There were already plans to shape Europe’s digital future, however, the pandemic has brought about an unprecedented situation that will necessitate a rethinking or redirection of certain planned actions. These actions are part of a proposed set of the council of the EU Conclusions. Conclusions normally refer to a given direction or a way forward on which the Member States (MS) agree upon and include in a number of proposed actions that either the CION or the MS or both these EU institutions together, sometimes also involving the European Parliament to implement such action through proposed legislation. The Conclusions invited MS and the CION to thoroughly analyse the experiences gained from this pandemic in order to draw conclusions for the future, emphasizing that the focus should not only be on the experiences gained, however, we insisted that there also has to an assessment (in collaboration with MS) of what worked and what did not work during this period.

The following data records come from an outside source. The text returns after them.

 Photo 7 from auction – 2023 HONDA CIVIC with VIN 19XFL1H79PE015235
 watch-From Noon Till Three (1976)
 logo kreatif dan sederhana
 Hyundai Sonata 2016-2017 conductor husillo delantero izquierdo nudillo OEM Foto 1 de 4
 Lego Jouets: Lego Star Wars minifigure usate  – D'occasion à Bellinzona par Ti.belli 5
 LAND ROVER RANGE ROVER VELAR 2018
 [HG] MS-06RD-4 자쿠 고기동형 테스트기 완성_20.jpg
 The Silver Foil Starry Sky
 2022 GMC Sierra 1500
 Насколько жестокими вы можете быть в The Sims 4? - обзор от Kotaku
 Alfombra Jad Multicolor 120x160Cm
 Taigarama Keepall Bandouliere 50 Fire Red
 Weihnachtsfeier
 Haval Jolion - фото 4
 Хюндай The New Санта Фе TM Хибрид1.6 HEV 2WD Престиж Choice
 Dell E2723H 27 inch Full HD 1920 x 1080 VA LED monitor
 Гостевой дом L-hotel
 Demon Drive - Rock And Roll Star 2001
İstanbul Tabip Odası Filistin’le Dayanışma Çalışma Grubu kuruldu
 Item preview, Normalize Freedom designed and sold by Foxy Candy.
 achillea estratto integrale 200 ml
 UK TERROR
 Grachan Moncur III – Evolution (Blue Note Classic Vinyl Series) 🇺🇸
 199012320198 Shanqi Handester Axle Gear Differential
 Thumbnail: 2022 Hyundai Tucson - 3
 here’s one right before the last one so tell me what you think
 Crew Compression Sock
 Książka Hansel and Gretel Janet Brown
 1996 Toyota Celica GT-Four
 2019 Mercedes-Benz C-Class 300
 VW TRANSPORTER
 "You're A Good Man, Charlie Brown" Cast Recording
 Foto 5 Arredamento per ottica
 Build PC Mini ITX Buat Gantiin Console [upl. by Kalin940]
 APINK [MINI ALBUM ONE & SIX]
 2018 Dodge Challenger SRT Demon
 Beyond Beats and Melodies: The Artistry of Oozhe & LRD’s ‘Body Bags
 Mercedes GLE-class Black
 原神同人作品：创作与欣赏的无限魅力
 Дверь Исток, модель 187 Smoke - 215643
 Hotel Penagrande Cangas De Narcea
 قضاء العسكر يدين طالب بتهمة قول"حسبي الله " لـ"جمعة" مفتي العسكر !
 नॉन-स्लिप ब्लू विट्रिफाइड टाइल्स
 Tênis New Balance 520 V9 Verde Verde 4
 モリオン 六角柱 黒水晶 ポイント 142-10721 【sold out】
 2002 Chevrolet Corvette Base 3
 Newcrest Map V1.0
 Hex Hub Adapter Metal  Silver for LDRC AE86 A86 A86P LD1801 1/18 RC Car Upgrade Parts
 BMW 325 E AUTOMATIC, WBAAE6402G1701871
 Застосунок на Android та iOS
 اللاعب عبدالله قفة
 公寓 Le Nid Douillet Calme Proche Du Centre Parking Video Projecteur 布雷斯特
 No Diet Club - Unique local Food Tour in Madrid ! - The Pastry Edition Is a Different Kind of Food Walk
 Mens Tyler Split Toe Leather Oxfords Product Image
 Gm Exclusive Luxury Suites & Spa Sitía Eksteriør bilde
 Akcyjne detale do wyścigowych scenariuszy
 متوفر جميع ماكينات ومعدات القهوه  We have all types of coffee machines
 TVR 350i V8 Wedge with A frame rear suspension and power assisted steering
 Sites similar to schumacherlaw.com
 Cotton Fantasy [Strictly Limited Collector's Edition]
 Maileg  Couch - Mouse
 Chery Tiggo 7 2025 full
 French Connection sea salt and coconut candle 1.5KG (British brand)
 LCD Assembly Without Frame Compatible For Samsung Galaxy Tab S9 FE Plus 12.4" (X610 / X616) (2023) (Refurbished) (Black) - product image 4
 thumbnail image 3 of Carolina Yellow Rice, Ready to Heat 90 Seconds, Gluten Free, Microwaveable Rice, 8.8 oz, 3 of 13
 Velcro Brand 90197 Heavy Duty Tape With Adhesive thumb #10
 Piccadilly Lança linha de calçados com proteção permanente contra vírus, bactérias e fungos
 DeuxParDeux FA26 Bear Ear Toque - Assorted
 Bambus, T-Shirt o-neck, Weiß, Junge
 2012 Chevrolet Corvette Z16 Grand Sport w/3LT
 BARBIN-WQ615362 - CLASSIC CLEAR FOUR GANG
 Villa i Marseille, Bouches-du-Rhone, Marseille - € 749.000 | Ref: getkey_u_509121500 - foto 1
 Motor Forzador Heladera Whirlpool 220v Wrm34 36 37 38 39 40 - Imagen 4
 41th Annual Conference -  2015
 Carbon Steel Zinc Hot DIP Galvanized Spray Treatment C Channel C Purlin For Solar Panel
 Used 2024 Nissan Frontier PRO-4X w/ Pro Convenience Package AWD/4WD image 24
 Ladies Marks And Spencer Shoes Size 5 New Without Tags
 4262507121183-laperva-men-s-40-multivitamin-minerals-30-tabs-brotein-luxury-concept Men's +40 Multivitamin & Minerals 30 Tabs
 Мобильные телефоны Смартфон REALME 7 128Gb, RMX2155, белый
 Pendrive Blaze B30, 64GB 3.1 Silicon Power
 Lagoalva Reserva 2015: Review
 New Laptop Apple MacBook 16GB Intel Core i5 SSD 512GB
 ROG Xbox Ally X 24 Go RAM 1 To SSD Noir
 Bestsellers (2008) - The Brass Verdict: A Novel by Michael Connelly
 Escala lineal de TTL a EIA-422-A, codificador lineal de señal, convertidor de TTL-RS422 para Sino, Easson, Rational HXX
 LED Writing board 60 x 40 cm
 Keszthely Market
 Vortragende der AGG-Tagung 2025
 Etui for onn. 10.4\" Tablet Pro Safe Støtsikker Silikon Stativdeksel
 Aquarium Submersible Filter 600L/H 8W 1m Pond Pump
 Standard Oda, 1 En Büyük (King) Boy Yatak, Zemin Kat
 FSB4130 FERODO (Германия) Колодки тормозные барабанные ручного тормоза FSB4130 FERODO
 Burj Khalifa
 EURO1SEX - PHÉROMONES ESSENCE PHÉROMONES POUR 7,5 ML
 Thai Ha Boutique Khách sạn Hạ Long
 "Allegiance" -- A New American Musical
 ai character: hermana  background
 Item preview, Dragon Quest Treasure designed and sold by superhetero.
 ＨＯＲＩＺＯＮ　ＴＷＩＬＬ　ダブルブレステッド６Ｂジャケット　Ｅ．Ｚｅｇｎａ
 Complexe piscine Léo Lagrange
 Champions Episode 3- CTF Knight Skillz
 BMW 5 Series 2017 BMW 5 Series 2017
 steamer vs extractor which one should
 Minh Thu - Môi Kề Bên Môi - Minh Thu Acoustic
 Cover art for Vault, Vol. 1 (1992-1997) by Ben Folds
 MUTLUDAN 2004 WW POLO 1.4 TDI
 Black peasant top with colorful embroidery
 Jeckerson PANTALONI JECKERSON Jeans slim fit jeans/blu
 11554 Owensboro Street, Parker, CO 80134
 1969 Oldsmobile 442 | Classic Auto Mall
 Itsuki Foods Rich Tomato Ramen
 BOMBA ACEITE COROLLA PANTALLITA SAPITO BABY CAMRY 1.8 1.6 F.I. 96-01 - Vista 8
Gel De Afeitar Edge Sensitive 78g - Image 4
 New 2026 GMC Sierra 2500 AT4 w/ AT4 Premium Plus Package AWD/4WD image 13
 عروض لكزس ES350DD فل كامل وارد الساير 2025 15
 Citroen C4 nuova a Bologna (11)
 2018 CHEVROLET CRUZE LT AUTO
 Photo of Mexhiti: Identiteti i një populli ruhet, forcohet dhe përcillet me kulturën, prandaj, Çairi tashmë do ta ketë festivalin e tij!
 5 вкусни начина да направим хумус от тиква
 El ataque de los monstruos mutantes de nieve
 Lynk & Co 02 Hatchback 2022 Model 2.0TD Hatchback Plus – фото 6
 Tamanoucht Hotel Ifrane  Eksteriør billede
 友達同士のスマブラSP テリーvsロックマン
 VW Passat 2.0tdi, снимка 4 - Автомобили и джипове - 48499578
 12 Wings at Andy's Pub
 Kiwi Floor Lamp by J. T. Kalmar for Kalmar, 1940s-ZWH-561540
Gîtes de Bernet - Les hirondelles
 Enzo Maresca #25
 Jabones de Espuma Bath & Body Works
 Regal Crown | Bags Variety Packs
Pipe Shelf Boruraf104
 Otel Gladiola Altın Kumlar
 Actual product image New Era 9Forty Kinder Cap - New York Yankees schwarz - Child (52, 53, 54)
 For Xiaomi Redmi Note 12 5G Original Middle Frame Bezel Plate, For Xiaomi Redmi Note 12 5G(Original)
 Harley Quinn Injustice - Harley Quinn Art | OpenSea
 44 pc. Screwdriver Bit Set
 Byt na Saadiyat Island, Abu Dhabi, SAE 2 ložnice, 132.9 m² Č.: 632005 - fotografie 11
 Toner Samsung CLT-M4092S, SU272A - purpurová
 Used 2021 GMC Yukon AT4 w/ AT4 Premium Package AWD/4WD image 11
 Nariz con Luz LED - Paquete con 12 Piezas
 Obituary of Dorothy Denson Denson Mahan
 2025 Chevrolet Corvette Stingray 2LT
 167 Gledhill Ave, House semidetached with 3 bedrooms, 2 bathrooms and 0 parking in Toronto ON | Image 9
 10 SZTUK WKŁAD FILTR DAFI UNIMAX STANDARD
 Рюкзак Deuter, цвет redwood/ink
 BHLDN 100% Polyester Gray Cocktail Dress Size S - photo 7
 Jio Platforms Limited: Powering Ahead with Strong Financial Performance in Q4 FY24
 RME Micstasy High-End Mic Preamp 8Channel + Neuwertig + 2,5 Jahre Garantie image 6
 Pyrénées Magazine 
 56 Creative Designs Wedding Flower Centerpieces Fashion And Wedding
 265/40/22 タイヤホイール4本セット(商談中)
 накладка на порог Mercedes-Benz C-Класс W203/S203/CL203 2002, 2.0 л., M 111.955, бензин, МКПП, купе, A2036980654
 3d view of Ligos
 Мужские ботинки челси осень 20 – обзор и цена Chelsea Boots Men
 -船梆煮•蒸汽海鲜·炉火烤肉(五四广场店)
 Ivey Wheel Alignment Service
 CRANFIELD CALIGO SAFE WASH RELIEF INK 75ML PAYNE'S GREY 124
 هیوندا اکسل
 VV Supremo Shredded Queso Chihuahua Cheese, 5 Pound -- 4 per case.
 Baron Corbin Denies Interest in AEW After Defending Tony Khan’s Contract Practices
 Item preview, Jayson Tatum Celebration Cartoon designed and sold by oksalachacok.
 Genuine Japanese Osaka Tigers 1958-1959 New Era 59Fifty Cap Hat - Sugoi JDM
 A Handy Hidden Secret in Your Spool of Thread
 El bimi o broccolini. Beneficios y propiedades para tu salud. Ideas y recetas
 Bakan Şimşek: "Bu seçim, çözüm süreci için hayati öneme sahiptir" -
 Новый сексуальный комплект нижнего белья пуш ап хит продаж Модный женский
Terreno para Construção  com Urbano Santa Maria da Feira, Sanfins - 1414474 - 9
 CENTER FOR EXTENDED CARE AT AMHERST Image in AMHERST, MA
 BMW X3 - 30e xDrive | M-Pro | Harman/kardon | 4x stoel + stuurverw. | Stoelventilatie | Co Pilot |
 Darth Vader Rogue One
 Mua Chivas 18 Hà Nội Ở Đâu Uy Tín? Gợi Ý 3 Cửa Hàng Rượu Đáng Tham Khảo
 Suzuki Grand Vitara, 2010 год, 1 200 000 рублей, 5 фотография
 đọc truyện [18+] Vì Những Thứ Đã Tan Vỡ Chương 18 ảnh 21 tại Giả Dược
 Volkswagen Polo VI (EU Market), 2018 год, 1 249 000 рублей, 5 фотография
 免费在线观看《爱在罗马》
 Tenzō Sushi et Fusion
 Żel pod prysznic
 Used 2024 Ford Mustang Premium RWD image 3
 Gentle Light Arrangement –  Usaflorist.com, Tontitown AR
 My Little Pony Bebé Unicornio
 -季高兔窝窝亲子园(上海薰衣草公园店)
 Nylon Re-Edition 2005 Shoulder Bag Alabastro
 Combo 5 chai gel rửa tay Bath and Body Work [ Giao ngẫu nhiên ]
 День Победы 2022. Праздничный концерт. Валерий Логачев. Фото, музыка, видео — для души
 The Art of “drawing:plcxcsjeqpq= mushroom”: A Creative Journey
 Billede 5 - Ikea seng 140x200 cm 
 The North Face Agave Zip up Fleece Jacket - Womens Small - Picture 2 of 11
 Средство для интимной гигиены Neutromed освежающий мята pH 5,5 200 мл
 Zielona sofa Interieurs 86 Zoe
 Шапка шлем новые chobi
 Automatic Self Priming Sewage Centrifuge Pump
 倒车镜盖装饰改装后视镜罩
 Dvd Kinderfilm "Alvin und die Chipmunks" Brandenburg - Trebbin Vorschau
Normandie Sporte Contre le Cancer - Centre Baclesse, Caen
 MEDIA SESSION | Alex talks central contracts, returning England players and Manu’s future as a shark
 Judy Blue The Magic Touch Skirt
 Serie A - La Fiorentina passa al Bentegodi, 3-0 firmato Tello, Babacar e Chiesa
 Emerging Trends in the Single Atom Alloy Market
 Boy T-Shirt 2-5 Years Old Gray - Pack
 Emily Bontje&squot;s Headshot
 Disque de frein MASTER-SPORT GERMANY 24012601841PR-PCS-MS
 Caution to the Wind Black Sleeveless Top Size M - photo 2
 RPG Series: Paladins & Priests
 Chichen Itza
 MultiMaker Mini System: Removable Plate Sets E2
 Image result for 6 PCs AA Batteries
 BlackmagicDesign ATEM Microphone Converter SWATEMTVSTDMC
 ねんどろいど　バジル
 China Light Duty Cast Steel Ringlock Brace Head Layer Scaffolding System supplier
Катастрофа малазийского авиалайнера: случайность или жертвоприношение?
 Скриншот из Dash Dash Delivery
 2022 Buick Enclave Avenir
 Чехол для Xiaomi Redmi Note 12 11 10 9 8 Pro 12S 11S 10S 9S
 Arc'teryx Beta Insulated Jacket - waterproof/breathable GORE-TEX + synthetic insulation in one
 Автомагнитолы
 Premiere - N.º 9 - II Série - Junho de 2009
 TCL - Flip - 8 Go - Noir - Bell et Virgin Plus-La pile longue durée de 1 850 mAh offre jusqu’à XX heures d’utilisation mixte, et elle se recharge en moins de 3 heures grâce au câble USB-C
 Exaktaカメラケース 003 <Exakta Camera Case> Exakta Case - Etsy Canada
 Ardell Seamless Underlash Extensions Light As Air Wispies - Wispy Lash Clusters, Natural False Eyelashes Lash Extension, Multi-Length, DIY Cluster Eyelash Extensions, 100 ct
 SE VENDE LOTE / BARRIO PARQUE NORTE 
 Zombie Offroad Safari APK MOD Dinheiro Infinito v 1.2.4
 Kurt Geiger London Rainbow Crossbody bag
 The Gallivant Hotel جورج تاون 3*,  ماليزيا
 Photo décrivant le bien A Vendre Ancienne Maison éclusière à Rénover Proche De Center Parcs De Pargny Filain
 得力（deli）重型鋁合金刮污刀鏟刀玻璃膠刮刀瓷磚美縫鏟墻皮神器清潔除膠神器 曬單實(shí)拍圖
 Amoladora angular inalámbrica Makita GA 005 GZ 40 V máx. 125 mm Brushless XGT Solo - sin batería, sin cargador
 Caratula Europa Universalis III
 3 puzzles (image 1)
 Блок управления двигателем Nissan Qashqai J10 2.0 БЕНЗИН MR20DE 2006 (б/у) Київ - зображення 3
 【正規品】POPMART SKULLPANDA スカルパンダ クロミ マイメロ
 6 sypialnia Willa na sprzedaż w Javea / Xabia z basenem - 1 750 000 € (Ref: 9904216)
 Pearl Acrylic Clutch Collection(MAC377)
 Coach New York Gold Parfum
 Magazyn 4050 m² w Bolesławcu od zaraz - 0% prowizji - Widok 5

Moreover, we underlined the importance of cybersecurity making a loose reference to the National Critical Infrastructure especially in the areas of connectivity and power, in a wider sense, not only focusing on cybersecurity but also with respect to the operational sustainability and stability of such critical infrastructure. The Agency made reference to an increase in several innovative working practices and increased ways of doing business online and interacting remotely which led to less traveling and lower traffic emissions. Like other MS, Malta recorded lower traffic pollution during the present COVID-19 crises.
The digital transformation has in the past impacted and transformed sectors where Europe has great strengths, health, public administration, amongst others. However, we insisted that new strengths should be sought in new areas such as digital tourism and localisation in manufacturing (essential products possibly using 3d printers), areas that were necessitated by the pandemic. For emerging technologies, especially artificial intelligence (AI) we insisted that apart from safety and security, the EU should also ensure the ethical usage of AI and address the needs of AI usage within a local context, such as customisation of AI solutions that use the Maltese Language.
The CION asked us to list initiatives taken to address the COVID-19 crisis as part of the EU’s Digital Economy and Society Index. Amongst other things, MITA invested in its infrastructure and ancillary support services to be able to offer all Government employees the facility to work remotely when the COVID-19 started to restrict movement. The Agency also shifted training sessions related to emerging technologies through a remote means. The same approach has been used on lectures being delivered to University ICT students in line with the University of Malta.
Over the past couple of years, MITA has also invested in enhancing its tooling, facilities and workforce capabilities in cybersecurity to ensure the maximisation of integrity, availability and confidentiality of Government IT systems, whilst ensuring that Government’s workforce can work at the office or remotely in a seamless and secure manner. To retain the attained levels of Information Security, MITA augmented its visibility and detection capabilities within MITA Security Operations Centre, extending its operating hours and augmenting concurrent Cyber Security Analysis.
In this period, special attention was dedicated to Health Solutions demanded by the pandemic crises. With the purpose of reducing the number of people going to Primary Healthcare centers and to hospitals, the Department of Health started the introduction of online consultations using video conferencing tools. MITA extended its operational hours within the local public sector and ensured timely processing of security-related tasks to facilitate fast deployment through operational teams within MITA. This was intended to be able to keep up with the surge of requests, particularly related to health environments and remote working in line with Security Policies and Enterprise Risk Management processes.
This being an unprecedented situation, it is still unknown what the implications of the COVID-19 on the development of digital platforms to support the ever-changing socio-economic world will be. This leaves opportunities and challenges that will need to be addressed as they arise.
MITA has also invested in enhancing its tooling, facilities and workforce capabilities in cybersecurity to ensure the maximisation of integrity, availability and confidentiality of Government IT systems, whilst ensuring that Government’s workforce can work at the office or remotely in a seamless and secure manner.